> Excerpt to read:
--------------------

ND: If you were stranded on the cliche desert island—and doomed to die alone—without an audience for your work—would you continue to write?

KN: Yes. Absolutely. The kinds of inner transformation writing offers, in all its guises and forms, would make it worthwhile. Would make it necessary. Don’t you think? Besides, the writing habit would be hard to break. And ridiculous as it sounds, the writer-zealot in me who lives to communicate thinks that some poem or short fiction I write, and seal up in a coconut shell, will survive. Will be read. And maybe matter to someone.

ND: While doing research for this interview I came across some great photos of you playing guitar like a rock star. It turns out you play and sing in a band—a Grateful Dead cover act, right? How do you think music informs your writing?

--------------------

> Problems to work on:
- A) In the interview, take the part that opens with the words "ND: While doing" and closes with "informs your writing?", and write it out again with "guitar" replaced by "piano".
- B) Translate this sentence from the interview into Spanish: "Besides, the writing habit would be hard to break."
- C) Write what comes next in the interview about writing, starting after its final sentence.
The lines that come after this interview have no connection to it.

--------------------

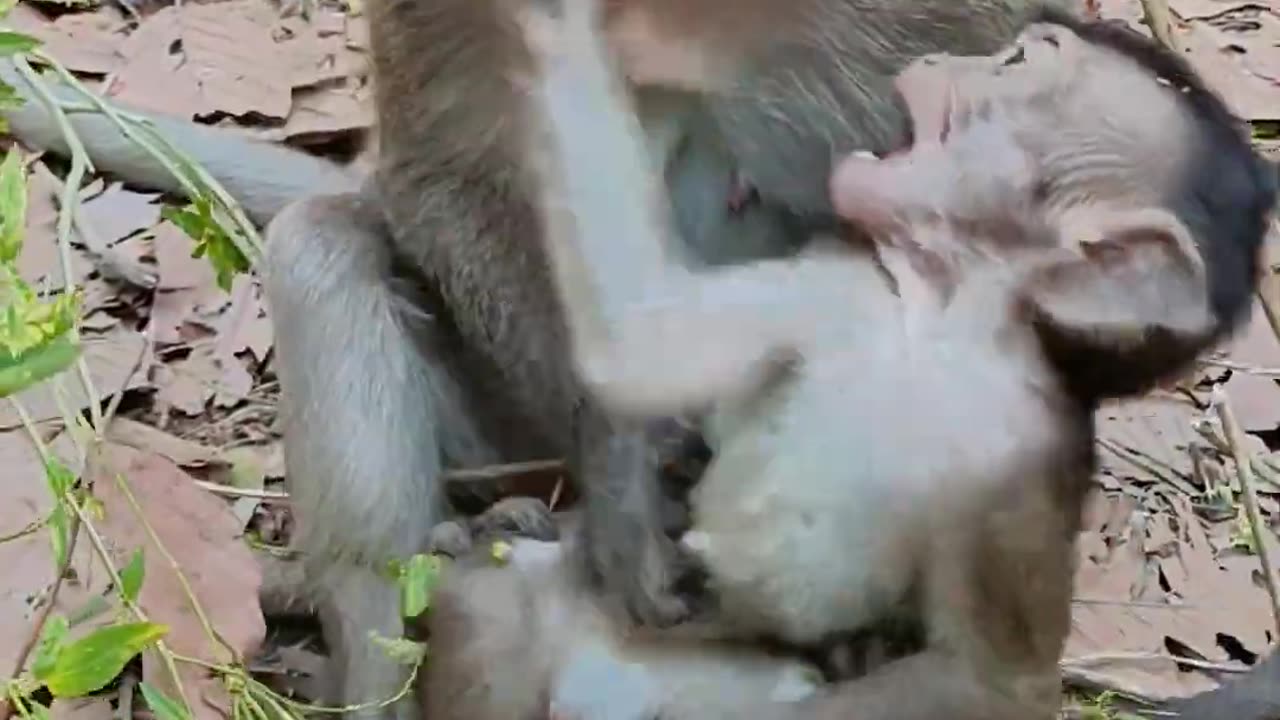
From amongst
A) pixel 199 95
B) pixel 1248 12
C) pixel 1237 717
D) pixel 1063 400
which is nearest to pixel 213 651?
pixel 1063 400

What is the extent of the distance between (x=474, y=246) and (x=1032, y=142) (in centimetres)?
89

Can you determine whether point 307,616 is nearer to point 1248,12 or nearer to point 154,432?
point 154,432

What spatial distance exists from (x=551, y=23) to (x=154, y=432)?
1.49 metres

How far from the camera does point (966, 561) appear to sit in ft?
7.10

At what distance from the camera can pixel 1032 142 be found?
2.21m

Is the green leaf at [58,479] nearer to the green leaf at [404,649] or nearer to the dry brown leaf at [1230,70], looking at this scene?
the green leaf at [404,649]

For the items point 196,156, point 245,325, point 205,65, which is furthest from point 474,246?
point 205,65

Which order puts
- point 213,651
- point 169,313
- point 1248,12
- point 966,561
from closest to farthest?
point 966,561
point 213,651
point 169,313
point 1248,12

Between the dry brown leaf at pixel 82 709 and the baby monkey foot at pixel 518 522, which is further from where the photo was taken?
the dry brown leaf at pixel 82 709

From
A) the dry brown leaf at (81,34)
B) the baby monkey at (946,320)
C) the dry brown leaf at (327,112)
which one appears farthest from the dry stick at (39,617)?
the dry brown leaf at (81,34)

--------------------

> Responses in order:
- A)
ND: While doing research for this interview I came across some great photos of you playing piano like a rock star. It turns out you play and sing in a band—a Grateful Dead cover act, right? How do you think music informs your writing?

- B) Además, el hábito de escribir sería difícil de romper.

- C)
KN: I started playing guitar in a disciplined way long before I began writing, or began writing seriously. So your question is hard to address. The writing I do wouldn’t look or sound the way it does, I’m pretty sure, if music hadn’t come first. Musicians tend to think in sounds, and express and emote in nonverbal ways. I do, anyway. To a degree, writers share in this, too. Language is rhythmic and sonic, and if your ear is trained writing can be music as well. I’m as interested in the way something sounds on the page when I write, or revise, as I am in what the thing says, or conveys. But it’s hard to say how exactly I know what I know, or how influence works, or what might come out in the wash in the end. I’d like to say that the way I structure my stories or poems arises from music, and that my modulations in voice, or in rhythm, or my awareness of such, arise likewise. But I can’t. It’s a thing you can’t pin down, since what we absorb is internalized. And what’s internal is mysterious, finally.

One thing I can say with certainty is that writers work words and sentences the way musicians work measures and notes. We improvise a lot, of course, as we go, unless we’re working in poetic forms. When I play a riff of lead on the guitar with my band I’m playing notes, yes. Notes that are measured. But what makes music music isn’t just notes, or the beat or arrangement. What makes the riff the riff is the way you inflect. The way you pack notes in a phrase, or bend a note, or sustain it, or tweak it, or nurse it, whatever. It comes down to voice, really. Language and writing work the same way. Voice guides articulation. It informs rhythm and timing.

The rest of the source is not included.